Los primeros en llegar a la plaza de Zocodover y enfrentarse a la cuesta de Carlos V fueron los regulares del Teniente La Huerta. Les seguían las tropas legionarias de la 5ª bandera mandadas por el Capitán Teide. Eran las siete de la tarde del 27 de septiembre de 1936. Pocos minutos más tarde, erguidos sobre los escombros del que fuera su baluarte, los heroicos defensores del Alcázar de Toledo reciben alborozados a sus libertadores. Habían transcurrido 69 días de tenaz asedio por parte de las fuerzas del Frente Popular. En el recinto encontraron refugio 1.200 combatientes y 600 paisanos, la mayor parte de estos últimos familiares de aquellos. Las
condiciones de vida llegaron a ser espantosas, sometidos día y noche al fuego de la artillería. Aunque poseían suficiente armamento personal y cartuchería como para plantearse una defensiva a largo plazo, los recursos alimenticios con que cuenta el almacén de víveres solo asegura raciones para una semana.
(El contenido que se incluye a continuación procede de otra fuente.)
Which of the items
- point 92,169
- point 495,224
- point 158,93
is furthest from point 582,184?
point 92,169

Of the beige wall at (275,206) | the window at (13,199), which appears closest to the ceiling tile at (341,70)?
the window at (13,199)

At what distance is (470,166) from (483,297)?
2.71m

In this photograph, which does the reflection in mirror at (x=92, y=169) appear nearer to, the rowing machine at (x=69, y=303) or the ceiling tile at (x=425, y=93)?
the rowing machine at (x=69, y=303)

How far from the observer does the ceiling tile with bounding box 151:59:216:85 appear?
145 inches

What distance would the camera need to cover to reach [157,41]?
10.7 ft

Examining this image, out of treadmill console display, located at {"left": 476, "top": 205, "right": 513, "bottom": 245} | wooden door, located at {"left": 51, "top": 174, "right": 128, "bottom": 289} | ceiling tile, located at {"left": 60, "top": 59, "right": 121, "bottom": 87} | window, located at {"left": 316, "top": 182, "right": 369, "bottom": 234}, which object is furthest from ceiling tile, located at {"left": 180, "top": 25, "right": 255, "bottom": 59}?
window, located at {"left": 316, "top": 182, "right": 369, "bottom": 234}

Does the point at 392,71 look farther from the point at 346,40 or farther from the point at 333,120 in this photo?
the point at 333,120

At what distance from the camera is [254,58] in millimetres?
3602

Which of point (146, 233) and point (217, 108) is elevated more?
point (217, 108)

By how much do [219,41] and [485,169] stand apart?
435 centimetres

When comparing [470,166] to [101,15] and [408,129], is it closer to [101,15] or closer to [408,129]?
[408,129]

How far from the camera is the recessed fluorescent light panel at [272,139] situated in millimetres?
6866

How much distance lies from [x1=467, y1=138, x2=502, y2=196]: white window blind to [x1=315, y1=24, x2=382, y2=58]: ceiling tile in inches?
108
Afortunadamente, al realizar una descubierta encuentran en una casa cercana 360 sacos de trigo. Este grano, junto con los caballos y acémilas de la escuela militar, servirá para alimentar durante dos meses a los allí cercados. El Comandante médico Martín del Hierro y otros tres oficiales de Sanidad Militar, uno de ellos farmacéutico, auxiliados por cinco Hermanas de la Caridad y personal voluntario, realizarán una encomiable labor atendiendo a los más de 600 heridos que se produjeron durante los bombardeos y sucesivos intentos de asalto por parte de los milicianos. La mañana del 11 de septiembre, una vez que abandona el derruido recinto el canónigo Vázquez Camarasa, el cual había sido autorizado por las autoridades del Frente Popular a celebrar la Santa Misa a petición del Coronel Moscardó, jefe de los sitiados, estos se quedan sin más auxilio espiritual que el que les proporciona un joven segoviano nacido en Riaguas de San Bartolomé. Miembro de Acción Católica y presidente de la Unión Diocesana de la Juventud en Toledo, Antonio Rivera Ramírez, finalizados los estudios de Derecho, se encontraba preparando las oposiciones para Registrador de la Propiedad cuando la situación en la ciudad le obliga a buscar refugio tras las paredes del antaño palacio del Emperador Carlos. La labor que allí desarrollará durante aquellas 69 angustiosas jornadas es un auténtico derroche de sacrificio personal y apostolado católico. A su grandiosa labor espiritual hemos de añadir un constante ejercicio de generosidad y entrega a los demás que le hacen merecedor del sobrenombre de "el ángel del Alcázar" por el que se le conocía entre sus compañeros. Su presencia animando a los defensores fue constante durante los combates y jamás rehusó acudir allí donde fuera requerido. A esta tarea se dedicaba cuando, durante uno de los ataques, la explosión de una granada de mano le destroza el brazo izquierdo. Pudo vivir la liberación del Alcázar pero, sin lograr reponerse de sus graves lesiones, falleció tal día como hoy de una infección sanguínea. Para muchos "muerto en olor de santidad", se tramitó la solicitud de su beatificación a la Santa Sede.
Imagen: Efectos de una mina emplazada por los sitiadores.